The story I'm analyzing is about a Hofstra University freshman woman, who falsely accused five men of rape.  I found the story in the crime section of CNN online.


The attribution was important to this story, both because of what I noted before and because the story was told mostly through the words of someone other than the author.  The article starts off with the use of attribution right in the lead, "Criminal charges will not be filed against the 18-year-old college freshman who falsely accused five men of raping her in a dormitory bathroom at Hofstra University, an official said Friday."  The nondescript use of "an official" is the attribution here.  The official's affiliation at this point is unclear, whether it's a school official or law enforcement is unknown.


Later on in the article, though, the attribution is very clear, and almost overused.  The columnist begins to talk about the criminal implications for the female who falsely accused the men of rape.  The facts laid out in the article come from the district attorney handled the case.


The DA was attributed in the following manner,

"Instead, Danmell Ndonye must participate in a year-long psychiatric program and spend 250 hours in community service for lying to police about what was a consensual sexual encounter with four of the five accused men, Nassau County District Attorney Kathleen Rice said in a written statement."

Later in the article the DA is referred to as "she " and "Rice" in related quotes and facts.
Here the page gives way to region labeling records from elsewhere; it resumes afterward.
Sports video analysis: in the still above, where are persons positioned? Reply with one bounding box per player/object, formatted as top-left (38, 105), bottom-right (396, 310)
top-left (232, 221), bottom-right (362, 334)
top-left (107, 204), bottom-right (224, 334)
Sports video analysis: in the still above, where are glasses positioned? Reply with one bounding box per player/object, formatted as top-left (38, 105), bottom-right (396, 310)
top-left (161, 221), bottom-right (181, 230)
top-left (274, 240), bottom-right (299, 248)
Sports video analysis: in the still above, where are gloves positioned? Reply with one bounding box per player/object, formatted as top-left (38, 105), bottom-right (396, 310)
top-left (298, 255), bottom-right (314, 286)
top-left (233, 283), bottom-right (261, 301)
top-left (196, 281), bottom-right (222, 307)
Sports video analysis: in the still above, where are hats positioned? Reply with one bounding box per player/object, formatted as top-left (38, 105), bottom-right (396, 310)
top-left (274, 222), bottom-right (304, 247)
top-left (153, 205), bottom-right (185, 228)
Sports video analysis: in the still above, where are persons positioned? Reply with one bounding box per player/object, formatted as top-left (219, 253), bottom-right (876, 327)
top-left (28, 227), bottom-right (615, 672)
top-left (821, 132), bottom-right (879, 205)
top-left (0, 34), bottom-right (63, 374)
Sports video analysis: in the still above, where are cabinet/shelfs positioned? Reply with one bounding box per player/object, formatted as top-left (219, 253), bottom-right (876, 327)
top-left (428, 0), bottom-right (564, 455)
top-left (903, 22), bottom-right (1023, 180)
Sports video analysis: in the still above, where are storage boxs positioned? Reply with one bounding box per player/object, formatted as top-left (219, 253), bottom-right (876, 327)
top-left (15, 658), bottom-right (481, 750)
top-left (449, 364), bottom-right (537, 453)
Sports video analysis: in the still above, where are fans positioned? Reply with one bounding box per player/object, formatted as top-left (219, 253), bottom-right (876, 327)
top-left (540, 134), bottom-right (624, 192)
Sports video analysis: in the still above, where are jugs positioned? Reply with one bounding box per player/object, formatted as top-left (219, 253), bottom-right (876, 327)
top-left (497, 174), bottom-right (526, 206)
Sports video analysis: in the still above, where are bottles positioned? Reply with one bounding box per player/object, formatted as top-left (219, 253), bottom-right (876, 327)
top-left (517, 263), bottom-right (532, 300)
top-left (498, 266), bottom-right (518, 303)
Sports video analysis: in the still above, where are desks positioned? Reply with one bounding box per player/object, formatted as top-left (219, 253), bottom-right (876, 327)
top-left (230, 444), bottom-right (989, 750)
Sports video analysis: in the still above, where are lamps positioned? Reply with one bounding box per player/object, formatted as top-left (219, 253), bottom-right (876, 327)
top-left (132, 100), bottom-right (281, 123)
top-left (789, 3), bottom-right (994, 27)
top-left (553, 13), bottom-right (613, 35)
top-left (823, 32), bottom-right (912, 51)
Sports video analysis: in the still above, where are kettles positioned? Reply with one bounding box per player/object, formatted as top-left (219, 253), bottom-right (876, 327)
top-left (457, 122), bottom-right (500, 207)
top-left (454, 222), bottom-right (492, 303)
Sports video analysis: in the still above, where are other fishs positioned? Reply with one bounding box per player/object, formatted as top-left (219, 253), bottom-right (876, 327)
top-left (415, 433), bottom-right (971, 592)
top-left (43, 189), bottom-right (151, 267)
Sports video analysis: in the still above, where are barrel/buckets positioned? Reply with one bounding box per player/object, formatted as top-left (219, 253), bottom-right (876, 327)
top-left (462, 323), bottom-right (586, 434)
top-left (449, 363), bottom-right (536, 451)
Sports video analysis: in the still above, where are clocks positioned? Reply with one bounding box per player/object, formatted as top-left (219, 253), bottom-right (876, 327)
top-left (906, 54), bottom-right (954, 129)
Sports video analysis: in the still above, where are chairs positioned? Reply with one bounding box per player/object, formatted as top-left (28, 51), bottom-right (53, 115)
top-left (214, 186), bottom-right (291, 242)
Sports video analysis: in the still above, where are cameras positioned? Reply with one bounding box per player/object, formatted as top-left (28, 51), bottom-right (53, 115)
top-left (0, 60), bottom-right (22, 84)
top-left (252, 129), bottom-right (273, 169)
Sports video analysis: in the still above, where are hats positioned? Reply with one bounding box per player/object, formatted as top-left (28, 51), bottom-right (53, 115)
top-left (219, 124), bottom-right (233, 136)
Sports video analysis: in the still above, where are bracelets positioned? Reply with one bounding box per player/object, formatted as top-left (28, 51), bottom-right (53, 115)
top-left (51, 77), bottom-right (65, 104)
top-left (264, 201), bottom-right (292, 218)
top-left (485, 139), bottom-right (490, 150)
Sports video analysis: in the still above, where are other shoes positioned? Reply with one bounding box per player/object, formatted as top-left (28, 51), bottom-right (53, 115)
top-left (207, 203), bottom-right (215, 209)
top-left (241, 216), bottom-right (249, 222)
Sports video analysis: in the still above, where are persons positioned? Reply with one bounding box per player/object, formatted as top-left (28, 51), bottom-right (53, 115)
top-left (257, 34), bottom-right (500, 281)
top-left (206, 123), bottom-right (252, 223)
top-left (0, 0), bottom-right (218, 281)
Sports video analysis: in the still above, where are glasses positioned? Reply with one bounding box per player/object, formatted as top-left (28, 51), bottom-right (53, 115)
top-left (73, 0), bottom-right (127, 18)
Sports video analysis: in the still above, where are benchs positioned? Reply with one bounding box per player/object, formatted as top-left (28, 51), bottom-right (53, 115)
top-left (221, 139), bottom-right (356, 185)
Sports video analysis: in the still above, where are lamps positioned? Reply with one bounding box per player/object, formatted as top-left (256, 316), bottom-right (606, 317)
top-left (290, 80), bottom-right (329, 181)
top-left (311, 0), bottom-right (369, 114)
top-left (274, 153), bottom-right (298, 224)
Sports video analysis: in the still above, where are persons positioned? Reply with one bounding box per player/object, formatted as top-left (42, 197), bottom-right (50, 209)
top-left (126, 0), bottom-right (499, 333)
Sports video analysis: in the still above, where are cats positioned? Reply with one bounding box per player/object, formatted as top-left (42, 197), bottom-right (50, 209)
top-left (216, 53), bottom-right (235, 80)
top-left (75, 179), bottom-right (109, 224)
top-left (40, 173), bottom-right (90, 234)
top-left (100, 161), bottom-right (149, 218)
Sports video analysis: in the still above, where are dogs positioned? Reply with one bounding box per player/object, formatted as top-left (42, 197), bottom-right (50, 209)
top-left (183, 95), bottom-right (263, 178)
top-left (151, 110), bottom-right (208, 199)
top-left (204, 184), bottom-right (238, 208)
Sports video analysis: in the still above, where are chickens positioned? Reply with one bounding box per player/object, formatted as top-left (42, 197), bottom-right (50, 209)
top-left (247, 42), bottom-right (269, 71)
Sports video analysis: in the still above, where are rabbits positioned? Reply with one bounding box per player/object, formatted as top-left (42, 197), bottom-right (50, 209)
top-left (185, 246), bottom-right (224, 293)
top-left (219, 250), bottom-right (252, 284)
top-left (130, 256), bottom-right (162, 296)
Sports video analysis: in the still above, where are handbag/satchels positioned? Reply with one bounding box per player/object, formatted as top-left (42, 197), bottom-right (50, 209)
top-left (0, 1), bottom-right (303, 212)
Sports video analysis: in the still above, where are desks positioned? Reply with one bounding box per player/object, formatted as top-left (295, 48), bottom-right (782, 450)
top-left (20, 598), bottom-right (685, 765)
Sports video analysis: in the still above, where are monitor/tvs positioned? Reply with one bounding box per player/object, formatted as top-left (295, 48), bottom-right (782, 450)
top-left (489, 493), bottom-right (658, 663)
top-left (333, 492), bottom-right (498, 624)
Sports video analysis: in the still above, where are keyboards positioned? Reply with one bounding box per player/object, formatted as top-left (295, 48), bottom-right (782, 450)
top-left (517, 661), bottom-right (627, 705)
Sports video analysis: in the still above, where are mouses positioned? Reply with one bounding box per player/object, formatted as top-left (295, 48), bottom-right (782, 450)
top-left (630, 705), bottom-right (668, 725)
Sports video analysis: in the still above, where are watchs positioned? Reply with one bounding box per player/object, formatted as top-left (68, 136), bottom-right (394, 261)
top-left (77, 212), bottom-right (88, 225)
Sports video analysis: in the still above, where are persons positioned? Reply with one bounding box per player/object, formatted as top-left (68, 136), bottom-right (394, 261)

Surprisingly, two pieces of important information about the students were not attributed.  The sentence, "Ndonye said she did not engage in sexual activity with Rondell Bedward, the only one of the men who attends Hofstra University. He has returned to classes," was not attributed nor was, "Hofstra University has suspended Ndonye."

Analysis: Leads

by Matt Carlson
Sometimes, the quick and concise dissemination of information is crucial when a major event looms upon society.  This was the case in a CNN article titled, "CDC: 3.4 million inhalable H1N1 vaccine does available soon."  The lead used in this article was a textbook example of how a lead can be brief, yet tell the reader what he or she needs to know quickly.  In this article the lead reads, "Health officials expect more than three million doses of H1N1 flu vaccine to be available in the first week of October."  It tells the concerned reader the very things he or she wants to know including the quantity of vaccine available, when it will be ready and that this announcement was made by health officials themselves.

In general, the lead is strong and has strong news elements such as what, when and who.  However, the lead fails to detail a few important criteria.  This article is from a national source and the lead gives no information as to where the three million doses will be distributed.  Also, upon first glance, the amount of vaccine could cause alarm.  Three million is not that much, give our country is home to over 300 million people.  The lead could have used a less finite number or use a phrase such as, "initial round of H1N1 vaccine available first week of October."